More often than not I witness discussions among adults that students should get their act together brushing off the fact, that these young adults are usually displaced, disorientated, under pressure from exams and too proud to ask their parents for much needed help or already knowing that not much can be expected anyway after they left their dysfunctional home after a blow up. I might be overdramatic to drive this point home, but I have also found myself a bit too quick to judge in some instances.

How students cope

Alcohol, excessive sexual relationships, gambling, violence, political extremism and defeatism are the compensation for this. In Maynooth, the town I currently live in, I observe that the little betting places like Ladbrokes & brucebetting are full of young males putting the little they have on the line.
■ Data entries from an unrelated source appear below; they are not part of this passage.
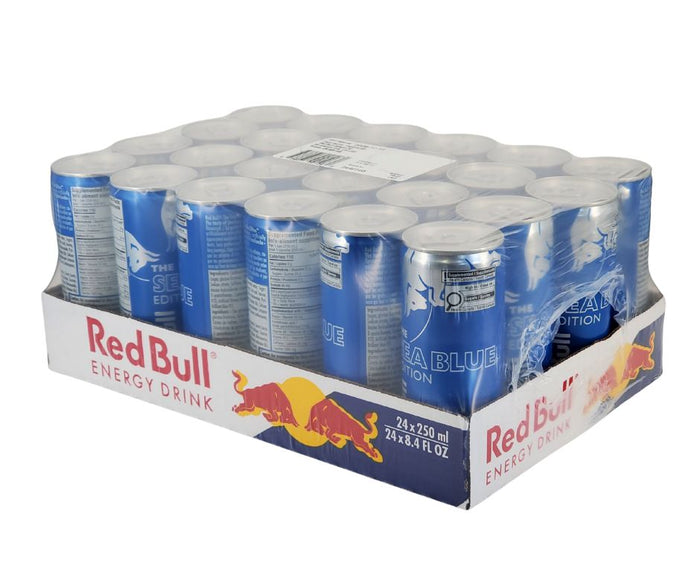 Red Bull - The Sea Blue Edition - Cans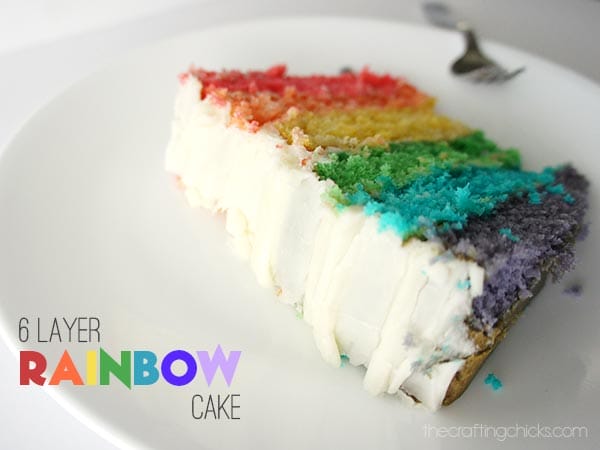 6 Layer Rainbow Cake
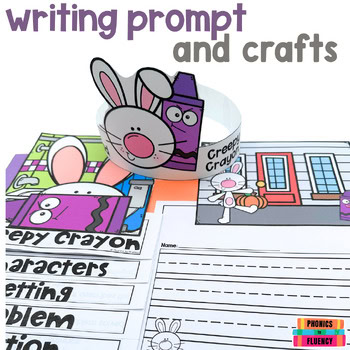 Creepy Crayon Craft Halloween Activities Kindergarten Read Aloud Activities - Image 2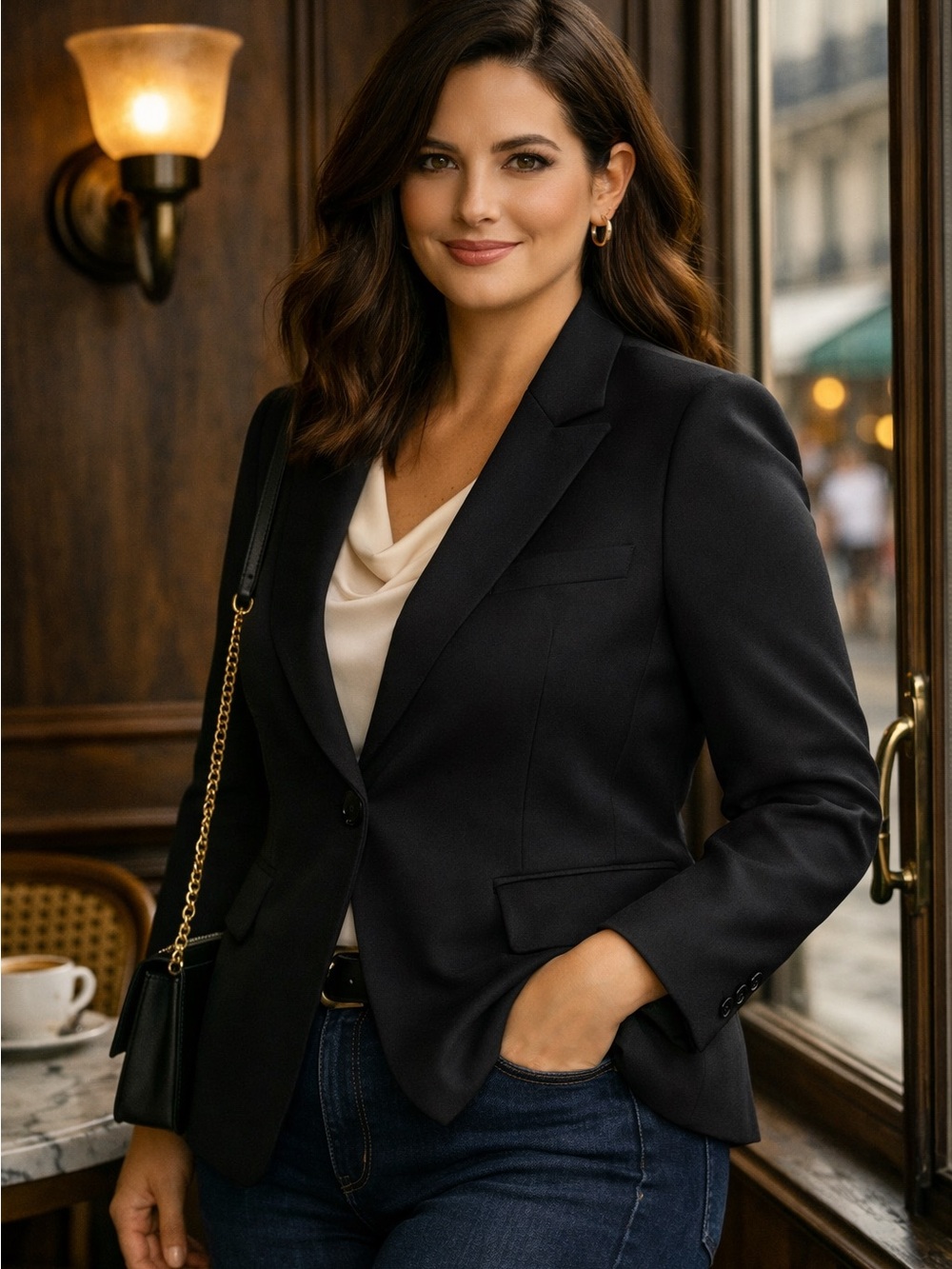 WHBM Classic Black Women's Blazer - Tailored Jacket, Size 18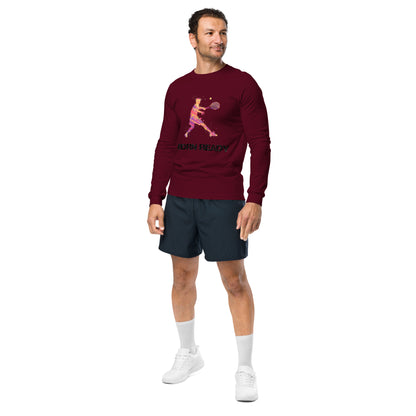 Mens Born Ready Tennis Long Sleeve Tee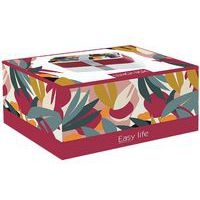 Boîte repas 2 compartiments Rouge - Lunch Box - Easy Life - Image 2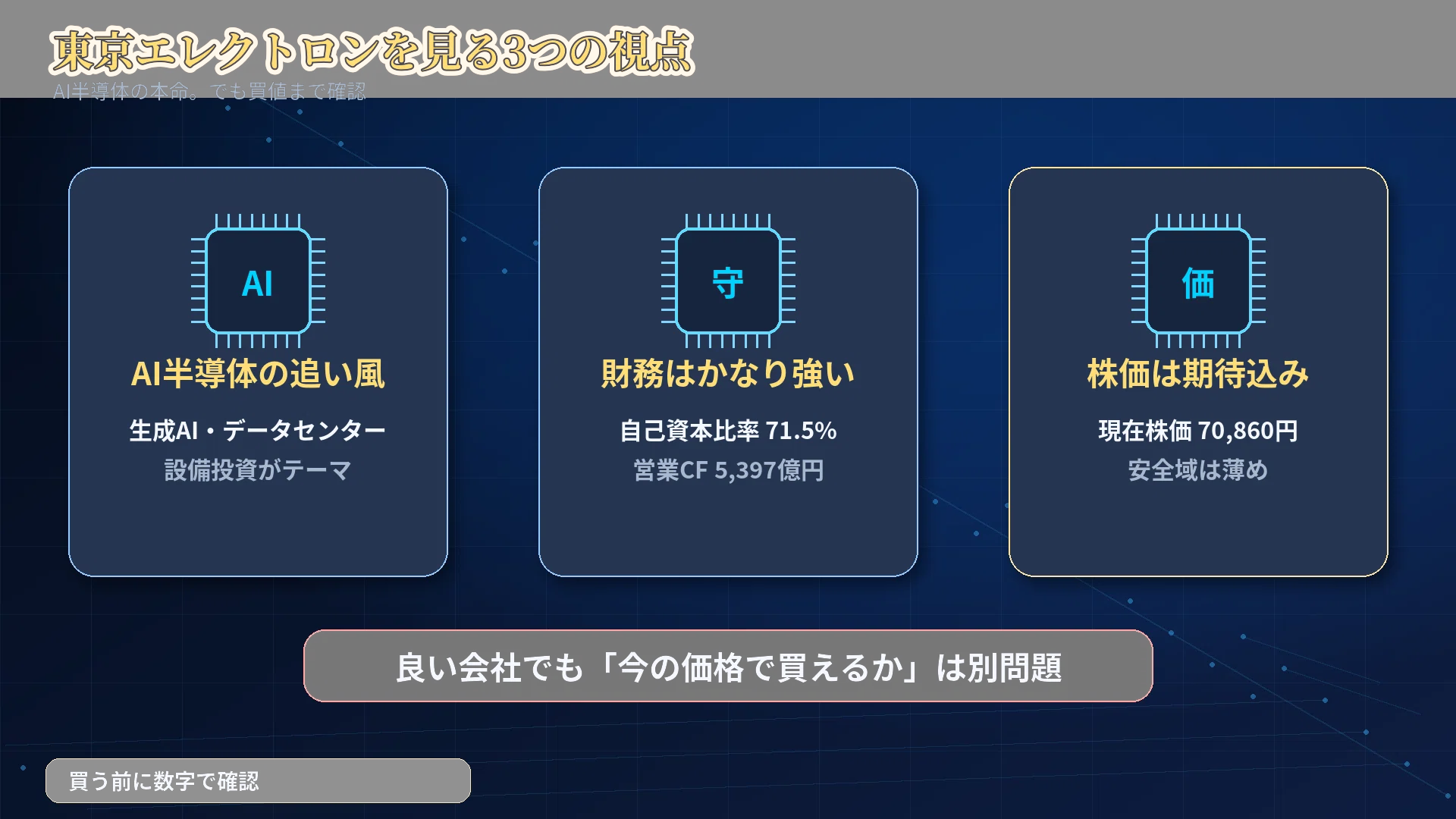 東京エレクトロン 株価 なぜ 高い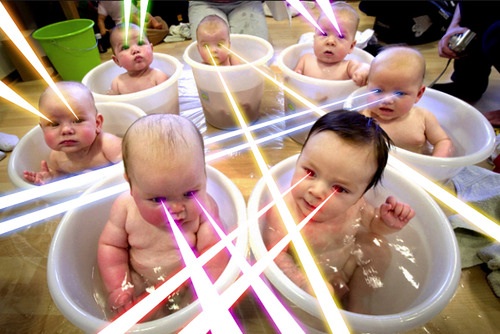 Babies With Laser Eyes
I also find that on certain nights, when exams have been done, the atmosphere is hostile late out, where it does not need to be after reaching a milestone in your life.

How I coped

In my case I travelled down the path of gambling and defeatism for my studies, while putting all of the power and passion I had into my internships at IBM. In the end this lead to me being one of the first of my year to get a job secured in Ireland, fulfilling my dream to work abroad. The troublesome outcome was that I wasted hours of my life in dingy rooms playing poker while not being in internships. If I am honest to myself these hours were wasted and wuld have been better invested into becoming a better student or fulfil my potential in some other way than placing bets on the two plus five cards in front of me. I took a turn for the better and now do not gamble anymore, but I wish I would have realised earlier.

There is a better way

The better way to release stress for any student who might be reading this is to get fit or to read books. Don’t get me wrong, have fun with your friends, experience silly things, test yourself sexually and what else you might see fit. Once this is all done und dusted, ask yourself honestly whether you are wasting away your lifetime going to the same bar each weekend, getting drunk with the same people in the same manner or spending your time in front of a PS4, watching porn for hours or gambling away in whatever way or form.

I quit poker for good when I met my future wife to be a better role model to my kids. I ran my first marathon in 2013 and got back to lifting in the gym in 2014, cutting back my alcohol consumption to close to none. My life has never been better. I encourage you to find better ways to release stress than I did and I hope the content provided on this website will help you do so.